TO DO
Restate, in full and unchanged, the entries that follow, but not their pictures.

Stored dataset items:
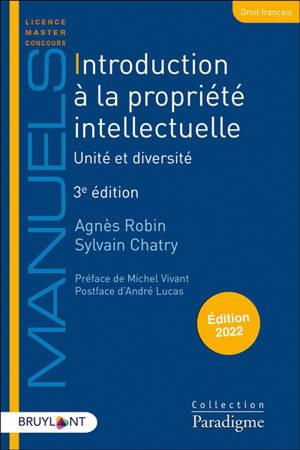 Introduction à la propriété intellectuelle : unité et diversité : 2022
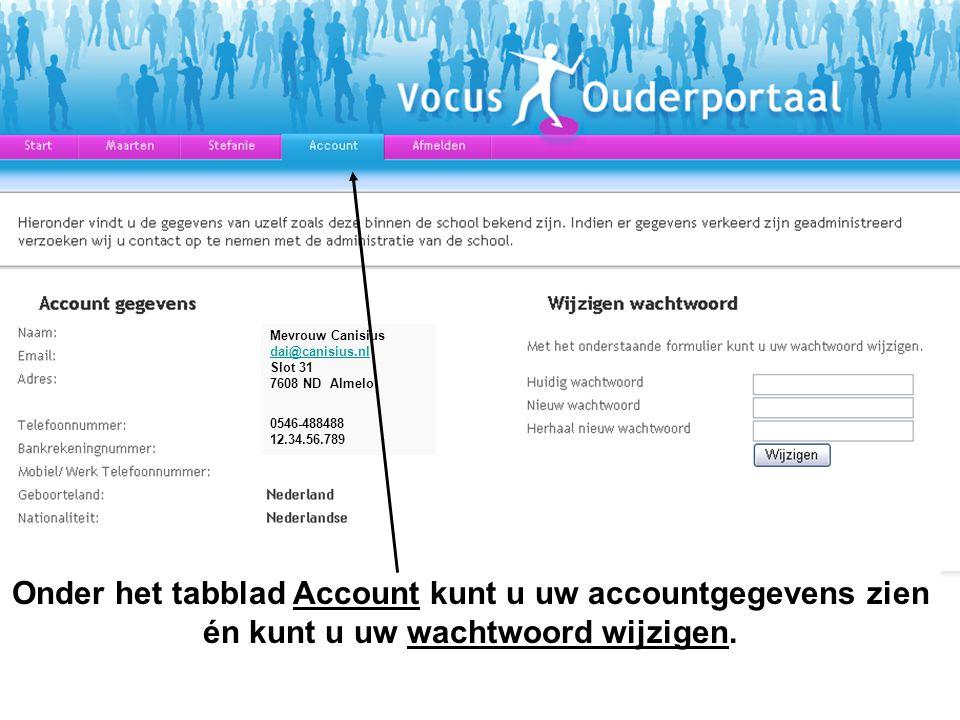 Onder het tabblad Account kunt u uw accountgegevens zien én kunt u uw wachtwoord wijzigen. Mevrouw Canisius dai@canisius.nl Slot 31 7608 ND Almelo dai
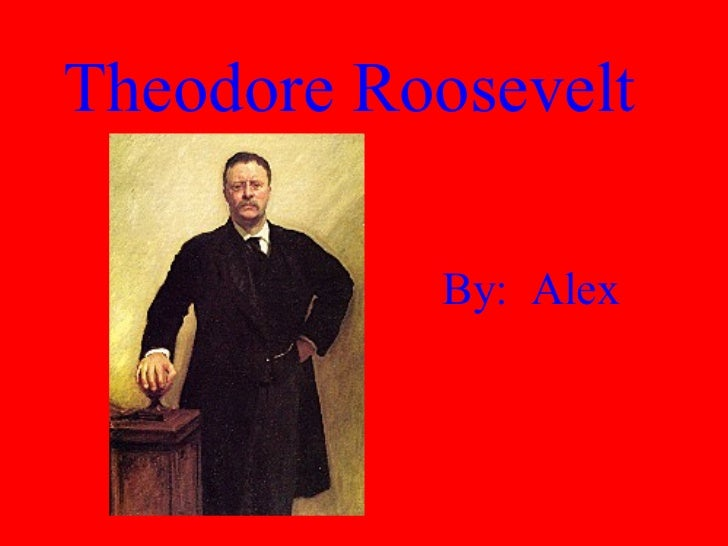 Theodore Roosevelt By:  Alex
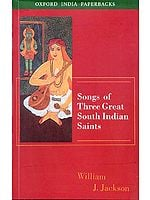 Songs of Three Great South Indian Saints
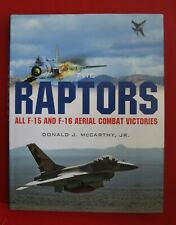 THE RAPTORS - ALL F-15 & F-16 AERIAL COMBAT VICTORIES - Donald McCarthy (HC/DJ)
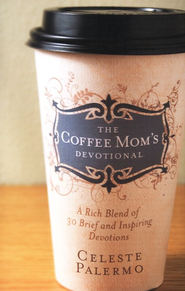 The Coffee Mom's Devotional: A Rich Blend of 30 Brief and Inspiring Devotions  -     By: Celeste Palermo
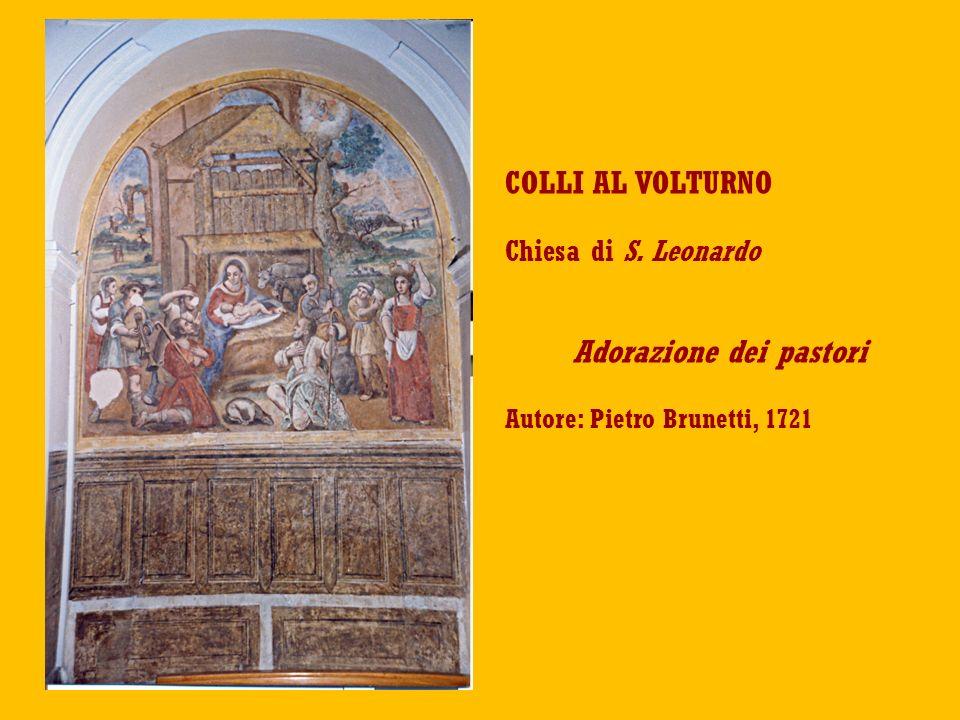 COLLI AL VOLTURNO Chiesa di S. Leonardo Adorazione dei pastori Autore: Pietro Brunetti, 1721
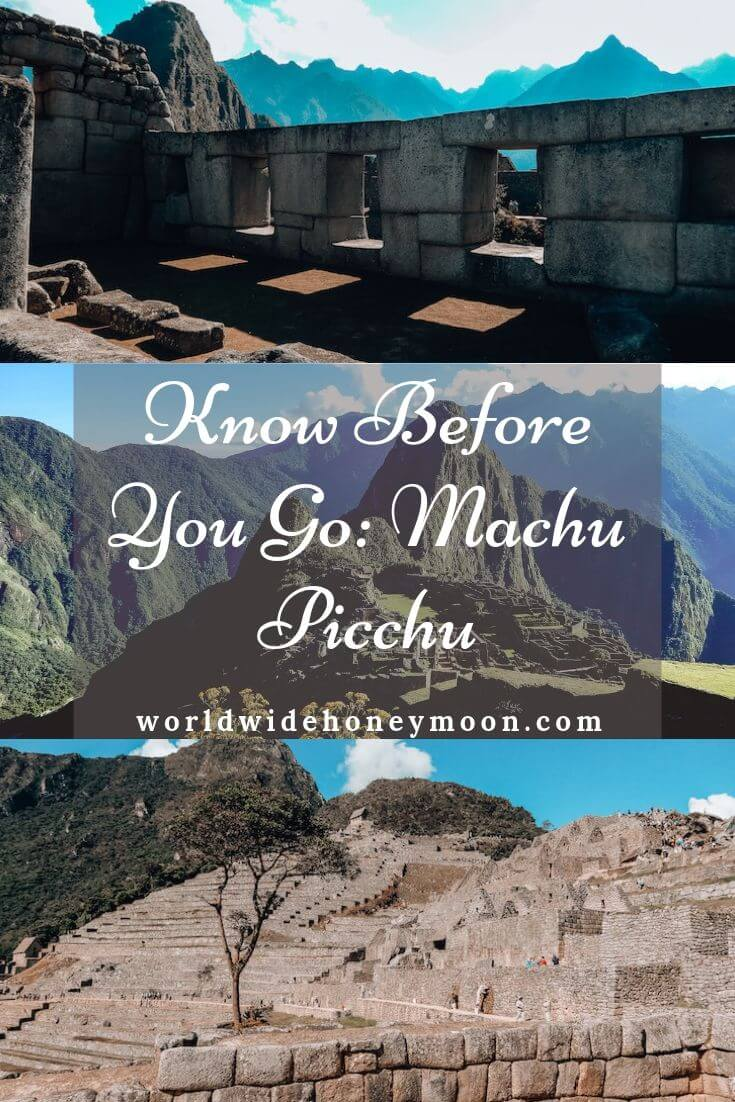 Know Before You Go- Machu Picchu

SOLUTION
 Introduction à la propriété intellectuelle : unité et diversité : 2022
 Onder het tabblad Account kunt u uw accountgegevens zien én kunt u uw wachtwoord wijzigen. Mevrouw Canisius dai@canisius.nl Slot 31 7608 ND Almelo dai
 Theodore Roosevelt By:  Alex
 Songs of Three Great South Indian Saints
 THE RAPTORS - ALL F-15 & F-16 AERIAL COMBAT VICTORIES - Donald McCarthy (HC/DJ)
 The Coffee Mom's Devotional: A Rich Blend of 30 Brief and Inspiring Devotions  -     By: Celeste Palermo
 COLLI AL VOLTURNO Chiesa di S. Leonardo Adorazione dei pastori Autore: Pietro Brunetti, 1721
 Know Before You Go- Machu Picchu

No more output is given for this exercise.